C’est elle, et uniquement elle, qui décide de ce qui est bien et ce qui ne l’est pas. Et les moutons n’ont qu’à suivre! Chose qu’ils font avec beaucoup d’enthousiasme et de soumission.
C’est peut-être cela la nature humaine. Pas réellement très éloignée de celle des moutons suiveurs. Il lui faut toujours un esprit fort, têtu, intransigeant ou même tyrannique, pour lui dire ce qu’il faut et ce qu’il ne faut pas apprécier. Et lorsqu’une œuvre, même majeure, n’a pas la chance d’être appréciée par un «guide», le public met un temps fou à y réagir.
Quand l’immense poète et chanteur Leonard Cohen a sorti son album «Various positions» en 1984, CBS n’avait même pas pris la peine de le sortir aux États-Unis. Vingt ans plus tard, l’album était considéré comme l’une des œuvres maîtresses de l’artiste! C’est donc ainsi! Le temps de réaction du public peut atteindre des décennies. Même lorsqu’il s’agit d’une star universelle telle que Leonard Cohen, le travail peut mettre vingt ans à atteindre les consciences…
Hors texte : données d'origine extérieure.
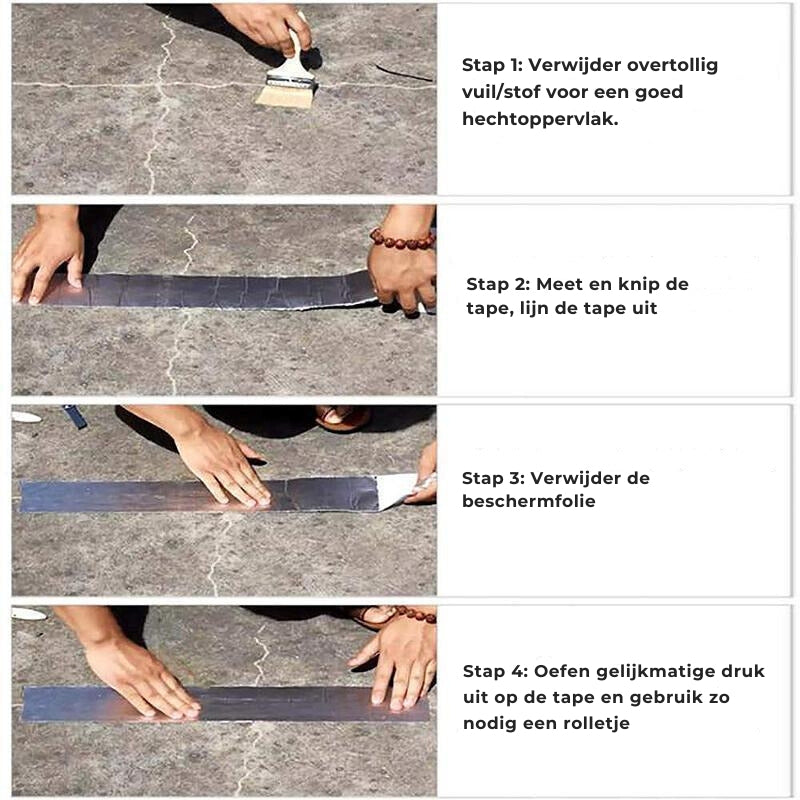 Stap 1: Verwijder overtollig vuil/stof voor een goed hechtoppervlak.

Stap 2: Meet en knip de tape, lijn de tape uit

Stap 3: Verwijder de beschermfolie

Stap 4: Oefen gelijkmatige druk uit op de tape en gebruik zo nodig een rolletje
Lors d’un meeting Dada, André Breton avait porté, comme un homme-sandwich, une affiche préparée par Francis Picabia et sur laquelle on pouvait lire : «Pour que vous aimiez quelque chose il faut que vous l’ayez vue et entendue depuis longtemps tas d’idiots.»
Ce long temps de réaction est dû au fait que, souvent, le public cherche l’originalité là où elle n’est pas. Il la cherche là où il pense qu’elle devrait être. Là où les guides du bon goût lui disent qu’elle devrait être. Aujourd’hui, le public amateur de peinture par exemple, pense que l’originalité se trouve dans les gribouillis sans cesse épurés et de plus en plus prévisibles que des artistes, parfois sans histoire intérieure, étalent au grand jour. On concentre toute son attention sur ce qui est censé être de l’art et l’on oublie de regarder, d’observer la créativité réelle, qui peut se trouver ailleurs. L’originalité est justement ce qui est inattendu, imprévu. C’est ce qui ne ressemble pas aux courants pseudo-créatifs. On passe ainsi à côté d’un grand nombre de merveilles de l’art et des esprits humains –qu’on redécouvre plus tard, avec un peu de chance. Il s’agit d’observer l’ensemble de ce qui entoure une œuvre pour avoir une chance de la détecter. Observer l’œuvre, mais aussi la démarche, les avis et la vie elle-même de l’artiste. C’est seulement de cette manière que l’on permet aux artistes inventifs d’être eux-mêmes, fiers de ce qu’ils créent, de qui ils sont et de ce qu’ils représentent. Car il existe pour l’artiste une liberté singulière dans le fait de dire simplement : Ça c’est moi ! Avec toutes mes forces et mes faiblesses. C’est ça ce que je suis et pas autre chose! Et c’est cela que j’ai de réellement d’authentique à vous donner!